Speaking at a Capitol news conference yesterday, Lt. Gov. David Dewhurst said "We don't have a 14.3 billion dollar surplus." He asserted that "when you look at promised property tax cuts out to 2011, we're looking at a balanced budget with just a modest increase in our expenditures." Dewhurst made similar remarks today at the Legislative Budget Board meeting where the LBB set the constitutional spending limit, which based on projected personal income growth, will allow a 13.11 percent increase in general revenue expenditures for the 2008-09 biennium.
At the LBB meeting today, Dewhurst repeated his comments questioning the reality of the surplus after Comptroller Susan Combs on Monday certified a $14.3 billion surplus for the 2008-09 biennium. Dewhurst, however, argues that the Legislature needs to consider the cost of bringing property taxes down to $1 from $1.50 in the 2010-11 biennium as well.
The assumption is that economic growth will not be as robust in 2010-11, meaning that revenues will not grow at a high enough rate to pay for the property tax cuts in that biennium. On this basis, Dewhurst advocated today that the Legislature stash away at least $6 billion of the current surplus for 2010-11.
The problem with this approach is that no one can say with much certainty how the economy will perform three or four years from now. Why not instead make further property tax cuts now and then, if revenues three or four years from now don't materialize, hold the line on spending at that point.

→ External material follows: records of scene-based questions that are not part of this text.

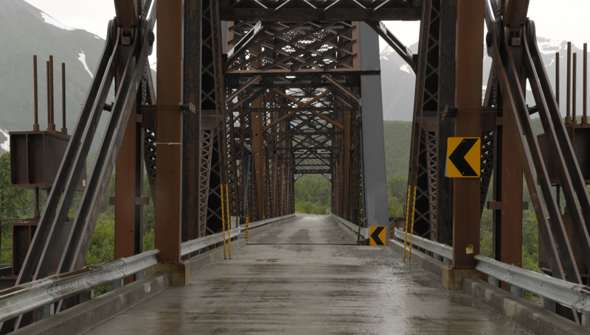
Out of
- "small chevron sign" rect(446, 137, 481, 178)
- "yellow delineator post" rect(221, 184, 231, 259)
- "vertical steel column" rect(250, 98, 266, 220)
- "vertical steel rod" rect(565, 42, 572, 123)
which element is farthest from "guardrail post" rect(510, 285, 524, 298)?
"vertical steel column" rect(250, 98, 266, 220)

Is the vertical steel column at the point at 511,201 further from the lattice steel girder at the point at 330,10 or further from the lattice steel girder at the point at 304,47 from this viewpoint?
the lattice steel girder at the point at 304,47

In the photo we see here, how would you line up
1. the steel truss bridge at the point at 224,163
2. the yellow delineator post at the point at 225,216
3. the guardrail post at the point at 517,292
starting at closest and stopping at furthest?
the steel truss bridge at the point at 224,163 → the guardrail post at the point at 517,292 → the yellow delineator post at the point at 225,216

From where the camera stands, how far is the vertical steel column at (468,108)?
31.8 feet

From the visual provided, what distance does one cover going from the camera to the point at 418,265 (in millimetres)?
13555

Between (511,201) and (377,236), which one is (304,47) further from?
(511,201)

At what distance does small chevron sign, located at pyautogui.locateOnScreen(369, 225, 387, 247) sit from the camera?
19.8 metres

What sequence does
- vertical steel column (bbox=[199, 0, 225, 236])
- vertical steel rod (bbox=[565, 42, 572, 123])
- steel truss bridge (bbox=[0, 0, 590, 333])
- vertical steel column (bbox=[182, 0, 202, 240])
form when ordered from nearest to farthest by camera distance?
steel truss bridge (bbox=[0, 0, 590, 333])
vertical steel rod (bbox=[565, 42, 572, 123])
vertical steel column (bbox=[182, 0, 202, 240])
vertical steel column (bbox=[199, 0, 225, 236])

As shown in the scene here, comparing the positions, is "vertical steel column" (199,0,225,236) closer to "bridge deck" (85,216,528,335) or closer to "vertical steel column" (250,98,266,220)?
"bridge deck" (85,216,528,335)

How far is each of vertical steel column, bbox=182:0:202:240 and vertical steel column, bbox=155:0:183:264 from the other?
232 cm

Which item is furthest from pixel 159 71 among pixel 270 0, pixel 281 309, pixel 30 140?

Moreover, the LBB Director John O'Brien reminded legislators today that the state has over $4 billion in the Rainy Day Fund so we already have that substantial cushion to fall back on in the event of an economic slowdown and a resulting slowdown in revenues.
The bottom line is that the best way to avert an economic slowdown is to return as much of the surplus as possible to taxpayers so that money can be productively spent and invested, fueling more economic growth.